遠回りした浪曲との出会い ― 2016年06月23日 23:59
一昨日、東京の荏原中延を訪ねました。東急池上線は何度か乗っていますがこの駅に降りたのは初めてです。駅前は南北に商店街が延びていかにも下町風ですが、都心に近いせいか昔ながらの東京の雰囲気も残っているように感じます。駅を降りて北へ向かい徒歩4分ぐらいのところにある「隣町珈琲」という喫茶店で開かれたあるイベントに参加してきました。
皆さんは浪曲を聴いたことがあるでしょうか。“浪花節”とも呼ばれる語りの芸能です。その昔、父親がカセットテープで良く聴いていたのが広沢虎造という浪曲師の「石松三十石船」。「馬鹿は死ななぁきゃなおらない」という有名な台詞が出てくる話ですが、独特のだみ声に馴染めなかったことと、父親そのものへの反発心から今に至るまで伝統芸能の中で私が最も関心を遠ざけてきたものの一つです。
その浪曲を定員20名の小さな喫茶店で聴きました。語りは玉川奈々福さんという女性浪曲師。様々なジャンルの芸能者とのコラボレーションや企画プロデュースも多い実力者です。脇で三味線を弾く曲師は斯界随一とも呼ばれる名手沢村豊子師匠。浪曲の曲師は舞台の裏に隠れていたりすることも多いようですが、この二人の場合はお互いがすぐ隣にいて、語りと掛け声が響き合うような濃密なコミュニケーションが成り立っていました。そのことにまず驚かされました。そしてすぐに、あぁこれはパンソリの歌い手と鼓手に似ているなとも感じました。

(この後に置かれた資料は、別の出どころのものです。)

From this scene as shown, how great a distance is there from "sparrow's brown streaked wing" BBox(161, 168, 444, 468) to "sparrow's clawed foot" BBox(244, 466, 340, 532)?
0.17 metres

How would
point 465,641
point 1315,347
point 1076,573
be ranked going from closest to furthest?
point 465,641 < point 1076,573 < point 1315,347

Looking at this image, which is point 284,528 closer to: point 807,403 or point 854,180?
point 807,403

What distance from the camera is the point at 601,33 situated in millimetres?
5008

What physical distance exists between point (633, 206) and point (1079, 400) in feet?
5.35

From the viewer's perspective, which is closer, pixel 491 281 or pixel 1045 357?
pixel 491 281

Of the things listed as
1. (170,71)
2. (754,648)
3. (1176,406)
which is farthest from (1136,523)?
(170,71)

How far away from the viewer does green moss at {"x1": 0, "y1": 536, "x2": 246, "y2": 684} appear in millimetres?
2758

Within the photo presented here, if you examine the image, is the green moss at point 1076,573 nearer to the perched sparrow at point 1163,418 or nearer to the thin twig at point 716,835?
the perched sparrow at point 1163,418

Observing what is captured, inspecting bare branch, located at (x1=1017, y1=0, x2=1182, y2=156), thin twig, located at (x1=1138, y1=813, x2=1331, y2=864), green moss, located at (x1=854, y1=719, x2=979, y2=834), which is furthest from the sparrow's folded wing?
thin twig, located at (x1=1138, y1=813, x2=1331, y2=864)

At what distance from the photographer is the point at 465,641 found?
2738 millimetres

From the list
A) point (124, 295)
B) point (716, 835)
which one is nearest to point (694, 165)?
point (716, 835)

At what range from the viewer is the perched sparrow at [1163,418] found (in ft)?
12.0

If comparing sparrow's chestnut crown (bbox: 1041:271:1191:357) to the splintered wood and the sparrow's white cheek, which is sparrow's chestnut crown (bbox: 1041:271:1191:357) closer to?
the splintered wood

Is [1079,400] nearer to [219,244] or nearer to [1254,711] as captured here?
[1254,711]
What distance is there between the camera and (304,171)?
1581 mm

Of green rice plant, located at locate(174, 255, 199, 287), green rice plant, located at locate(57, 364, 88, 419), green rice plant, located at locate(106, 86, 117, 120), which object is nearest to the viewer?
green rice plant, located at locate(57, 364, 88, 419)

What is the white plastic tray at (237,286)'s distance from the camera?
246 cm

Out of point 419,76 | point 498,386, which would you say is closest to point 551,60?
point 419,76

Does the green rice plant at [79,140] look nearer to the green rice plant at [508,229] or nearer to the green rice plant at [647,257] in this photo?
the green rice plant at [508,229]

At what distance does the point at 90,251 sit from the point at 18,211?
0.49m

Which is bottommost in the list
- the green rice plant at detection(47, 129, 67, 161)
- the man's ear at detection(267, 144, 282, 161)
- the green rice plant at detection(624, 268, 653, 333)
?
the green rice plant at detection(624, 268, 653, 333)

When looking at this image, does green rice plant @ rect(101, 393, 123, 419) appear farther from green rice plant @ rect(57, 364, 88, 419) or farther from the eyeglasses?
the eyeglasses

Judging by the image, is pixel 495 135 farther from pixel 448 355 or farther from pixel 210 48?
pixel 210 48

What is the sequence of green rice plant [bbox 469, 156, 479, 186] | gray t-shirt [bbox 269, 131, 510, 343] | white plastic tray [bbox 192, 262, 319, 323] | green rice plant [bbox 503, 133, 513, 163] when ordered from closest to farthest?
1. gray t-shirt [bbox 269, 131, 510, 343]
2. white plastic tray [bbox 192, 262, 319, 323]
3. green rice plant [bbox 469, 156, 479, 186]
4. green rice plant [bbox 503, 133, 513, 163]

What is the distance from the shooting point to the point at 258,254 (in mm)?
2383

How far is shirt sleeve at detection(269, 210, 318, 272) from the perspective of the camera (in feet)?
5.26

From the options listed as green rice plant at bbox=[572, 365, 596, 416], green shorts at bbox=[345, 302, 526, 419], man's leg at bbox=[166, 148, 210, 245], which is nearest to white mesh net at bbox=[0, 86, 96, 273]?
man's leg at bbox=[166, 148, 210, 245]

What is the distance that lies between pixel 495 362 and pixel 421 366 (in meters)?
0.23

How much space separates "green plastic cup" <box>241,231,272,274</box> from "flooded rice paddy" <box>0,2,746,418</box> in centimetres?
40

奈々福さんの軽妙な進行で客席からの掛け声も練習し、さて聴いた演目はというと古典と新作の二席。奈々福さんが一番最初に師匠から習ったという「陸奥間違い」、そして豊子師匠との関わりを語る新作の「豊子と奈々福の浪花節更紗」。笑いの絶えない1時間30分でした。
ところで、こうした放浪から生まれた芸能には、市井に生きる人々が権威に対する揶揄を込めたメッセージがどこかにあるような気がします。何かにつけ大義名分で“管理”・“強制”しようとする輩がはびこる前に、放浪芸人の魂を市民の側で盛り上げたいと今痛切に思います。